Andre Durand, CEO and founder of Ping Identity, has made a stark argument about the urgency of zero trust security in the age of AI agents. He contends that enterprises must treat zero trust—a security model predicated on the principle that no user, device, or system should be automatically trusted—not as a long-term architectural goal but as an immediate operational requirement. The traditional zero trust concept relies on continuous verification before every action, replacing the older model where a single login check granted extended access. However, the emergence of agentic AI has fundamentally compressed the risk timeline. These autonomous agents operate at a pace and scale that human-driven systems do not. Durand illustrates the risk through a concrete mechanism: permission accumulation. Each time an employee approves an AI agent's request for access to a company drive, database, or code repository, the enterprise grants what appears to be a routine, small slice of control. In isolation, each approval is unremarkable. But across thousands of agents making thousands of requests, those individual permissions stack into substantial exposure. Most existing security frameworks were designed to handle and monitor human-driven access patterns, where the volume and frequency of requests are far lower. They are not built to detect or prevent the cumulative risk that emerges when autonomous systems scale.
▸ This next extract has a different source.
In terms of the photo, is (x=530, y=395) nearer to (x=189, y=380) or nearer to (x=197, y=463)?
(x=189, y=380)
This gap between the speed at which agents operate and the visibility that legacy security tools provide creates a window of vulnerability that Durand argues enterprises can no longer afford to ignore or defer.

Context & Analysis

Andre Durand's perspective reflects a critical timing shift in enterprise security thinking. Zero trust as a concept is not new, but the advent of agentic AI—systems that autonomously make requests and take actions—has fundamentally altered the calculus. Traditional security models were built around user-centric risk: a human logs in once, is verified, and operates within defined permissions. That model assumes human judgment gates resource access. Agentic systems compress that timeline dramatically. Where a human employee might make a handful of access requests per day, an AI agent can make thousands. Each individual approval looks benign, but the cumulative exposure across an enterprise running many agents is profound. The body emphasizes that existing security frameworks are not equipped to catch this accumulation because they were not designed for this velocity and scale. The shift Durand describes is not merely an upgrade but a category change: zero trust must move from an occasional verification event to a continuous, real-time process embedded in every agent action.

FAQ

What is zero trust security?
Zero trust is a security model built on the assumption that no user, device, or system should be automatically trusted. It requires continuous verification before every action rather than a single check at login.
Why does AI agent deployment change zero trust priorities?
Agentic AI has compressed the risk timeline enterprises must manage. Each agent request for access (to company drives, databases, code repositories) represents a small approval, but across thousands of agents making thousands of requests, those approvals accumulate into significant exposure.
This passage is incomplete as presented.